Student Logs Teachers Keystrokes
handy_vandal writes "A 16-year-old student has been charged with a misdemeanor for rigging a keystroke-recording device onto a teacher's computer. School district police received a tip from students that the boy was trying to sell answers to final exams. The District Attorney's Office has charged the teen with breach of computer information, a Class B misdemeanor punishable by a fine of up to $2,000 and up to 180 days in jail. This sort of thing has happened before. The problem is so pervasive that the GRE board has switched from computers back to paper and pencil."
My wife just started teaching 9th and 10th grade high school math. I gave her a little crash course on basic computer security (including watching out for keyloggers!)
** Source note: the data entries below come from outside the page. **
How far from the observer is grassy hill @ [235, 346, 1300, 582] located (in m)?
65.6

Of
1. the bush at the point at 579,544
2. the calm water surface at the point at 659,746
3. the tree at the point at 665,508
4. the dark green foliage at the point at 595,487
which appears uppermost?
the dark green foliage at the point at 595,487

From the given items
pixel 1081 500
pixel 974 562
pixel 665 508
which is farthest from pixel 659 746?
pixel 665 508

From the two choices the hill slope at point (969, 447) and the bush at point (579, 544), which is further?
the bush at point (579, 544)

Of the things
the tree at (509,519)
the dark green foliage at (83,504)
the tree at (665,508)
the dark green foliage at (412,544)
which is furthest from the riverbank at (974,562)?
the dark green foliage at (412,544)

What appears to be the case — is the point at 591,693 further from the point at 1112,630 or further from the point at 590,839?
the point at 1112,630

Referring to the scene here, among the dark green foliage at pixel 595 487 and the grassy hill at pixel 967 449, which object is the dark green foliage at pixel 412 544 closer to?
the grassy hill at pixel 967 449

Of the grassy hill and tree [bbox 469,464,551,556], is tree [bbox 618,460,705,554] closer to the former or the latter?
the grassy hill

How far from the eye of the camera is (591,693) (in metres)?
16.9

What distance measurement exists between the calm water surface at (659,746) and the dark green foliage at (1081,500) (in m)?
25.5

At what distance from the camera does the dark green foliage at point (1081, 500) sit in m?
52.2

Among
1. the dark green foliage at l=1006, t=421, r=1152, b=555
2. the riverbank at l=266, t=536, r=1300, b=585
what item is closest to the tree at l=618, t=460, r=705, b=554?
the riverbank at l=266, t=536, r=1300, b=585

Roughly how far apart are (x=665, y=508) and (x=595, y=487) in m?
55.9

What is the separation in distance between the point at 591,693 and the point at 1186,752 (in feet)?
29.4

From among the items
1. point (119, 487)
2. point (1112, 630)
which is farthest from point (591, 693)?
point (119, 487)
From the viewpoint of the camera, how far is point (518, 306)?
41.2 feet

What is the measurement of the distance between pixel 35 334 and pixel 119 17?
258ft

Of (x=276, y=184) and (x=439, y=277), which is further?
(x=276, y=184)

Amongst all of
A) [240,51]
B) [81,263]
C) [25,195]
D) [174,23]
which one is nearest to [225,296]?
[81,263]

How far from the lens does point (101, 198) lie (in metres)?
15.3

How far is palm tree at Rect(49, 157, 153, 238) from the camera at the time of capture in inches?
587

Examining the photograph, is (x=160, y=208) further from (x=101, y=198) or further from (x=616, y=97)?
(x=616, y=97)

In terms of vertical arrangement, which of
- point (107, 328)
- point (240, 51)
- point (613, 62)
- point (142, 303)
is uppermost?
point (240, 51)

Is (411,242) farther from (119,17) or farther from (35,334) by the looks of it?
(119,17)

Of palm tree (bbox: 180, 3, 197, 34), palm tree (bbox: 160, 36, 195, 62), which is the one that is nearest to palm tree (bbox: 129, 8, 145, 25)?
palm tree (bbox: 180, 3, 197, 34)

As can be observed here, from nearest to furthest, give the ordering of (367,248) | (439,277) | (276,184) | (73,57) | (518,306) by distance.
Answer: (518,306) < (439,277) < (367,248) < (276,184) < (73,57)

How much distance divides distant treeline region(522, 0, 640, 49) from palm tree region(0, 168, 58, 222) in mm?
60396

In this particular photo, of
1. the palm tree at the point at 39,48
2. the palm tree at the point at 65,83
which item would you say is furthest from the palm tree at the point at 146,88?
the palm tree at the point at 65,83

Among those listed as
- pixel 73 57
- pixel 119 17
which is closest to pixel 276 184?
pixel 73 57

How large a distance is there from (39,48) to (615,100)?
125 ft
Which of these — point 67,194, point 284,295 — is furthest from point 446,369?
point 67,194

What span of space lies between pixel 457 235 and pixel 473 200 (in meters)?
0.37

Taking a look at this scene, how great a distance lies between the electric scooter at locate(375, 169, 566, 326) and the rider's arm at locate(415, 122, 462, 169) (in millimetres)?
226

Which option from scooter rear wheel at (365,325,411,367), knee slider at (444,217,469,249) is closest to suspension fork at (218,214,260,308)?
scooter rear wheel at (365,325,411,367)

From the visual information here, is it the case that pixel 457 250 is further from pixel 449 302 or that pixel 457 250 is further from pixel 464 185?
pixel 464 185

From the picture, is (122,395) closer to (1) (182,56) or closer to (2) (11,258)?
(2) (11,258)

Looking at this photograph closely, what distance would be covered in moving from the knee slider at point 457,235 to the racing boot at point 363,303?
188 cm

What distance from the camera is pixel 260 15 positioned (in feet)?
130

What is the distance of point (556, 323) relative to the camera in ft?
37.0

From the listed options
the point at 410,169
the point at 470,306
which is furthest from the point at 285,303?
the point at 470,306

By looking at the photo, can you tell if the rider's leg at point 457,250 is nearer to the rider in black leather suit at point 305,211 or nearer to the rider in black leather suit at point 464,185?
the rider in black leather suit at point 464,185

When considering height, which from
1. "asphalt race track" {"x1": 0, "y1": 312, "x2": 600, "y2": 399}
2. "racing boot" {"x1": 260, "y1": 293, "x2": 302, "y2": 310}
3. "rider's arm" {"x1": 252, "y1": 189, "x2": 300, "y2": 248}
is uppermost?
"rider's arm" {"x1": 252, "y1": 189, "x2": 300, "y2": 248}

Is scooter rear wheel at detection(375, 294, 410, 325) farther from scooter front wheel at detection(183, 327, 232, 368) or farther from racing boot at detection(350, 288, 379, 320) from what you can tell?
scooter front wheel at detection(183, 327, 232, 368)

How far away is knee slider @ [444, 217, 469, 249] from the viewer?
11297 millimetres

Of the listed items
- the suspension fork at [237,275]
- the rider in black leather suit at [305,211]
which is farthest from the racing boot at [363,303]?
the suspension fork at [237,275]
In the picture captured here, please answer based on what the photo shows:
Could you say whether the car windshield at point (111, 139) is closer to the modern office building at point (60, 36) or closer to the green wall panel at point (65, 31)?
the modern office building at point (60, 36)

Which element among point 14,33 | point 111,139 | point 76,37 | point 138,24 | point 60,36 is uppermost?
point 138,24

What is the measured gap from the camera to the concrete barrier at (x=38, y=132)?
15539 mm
It's common knowledge that the kids are smarter than the teachers, computer-wise... but hasn't it always been that way?
Every computer added to a classroom is another nail in the coffin of modern teaching. There is nothing added by adding a computer, but much is taken away.
Computers ought to remain in "computer labs" and perhaps on the desks for specialized "computer classes", but they definitely don't belong anywhere else.
Creative usage of computers for teaching is a copout on the kids. By removing the teacher/student relationship and replacing it with an inanimate object, the kids lose out on a great deal of education. This is why home-schooled kids typically do better in college than "computer schooled" kids do.
Is it any surprise that the more technology becomes a part of these kids' educations, the more likely it is that the bad apples are going to find ways to exploit the system?
...uses a keylogger DONGLE?
Seriously. Did he think that the teacher wouldn't notice a DONGLE that was added to the computer?
Please. At least use a trojan-type keylogger, or something even slightly covert.
if they placed the computers (with the tests) someplace better. As /.ers know, the most important part of computer security is physical access.
Remove the computer (with the tests) to somewhere that only teachers' can go, and you'll mostly eliminate the problem, without resorting to pen and paper.
This isn't some poor misguided kid who got thrown in jail because the "lab monitor" saw him using "that Linux hacking tool" on the school Windows machines. Nor is it some grey-hat hacker pushing boundaries. When you actively go and install a keystroke monitor on a machine that is not yours, you're out to get information that you shouldn't have, period. It's totally premeditated, too - it's not like he was poking around in /tmp and found a MS Word auto-save backup file with the answer key in it, or was rummaging around in the trash can because he dropped his retainer and found the answer key - he deliberately went and got a keystroke logger and put it on the machine. There's no possible way to spin this as an innocent kid getting screwed.
There is no sig, there is only Zuul.
but a fine and the threat of jail time isn't the answer.
I disagree. People seem to think that commiting crimes on a computer is somehow "not as bad" as the normal physical crimes of theft, tresspassing, etc. People need to be taught at a young age that doing things like putting a keystroke logger on a teachers computer is a real crime and not just harmless fun.
If that kid gets a job in an office and throws a keylogger on his bosses computer he will get into some real trouble and rightfully so. They need to learn early on that this kind of behaviour is unnacceptable.
But this is slashdot so I expect a bunch of replys saying that it is not the kids fault but it is the schools fault for not securing their computers.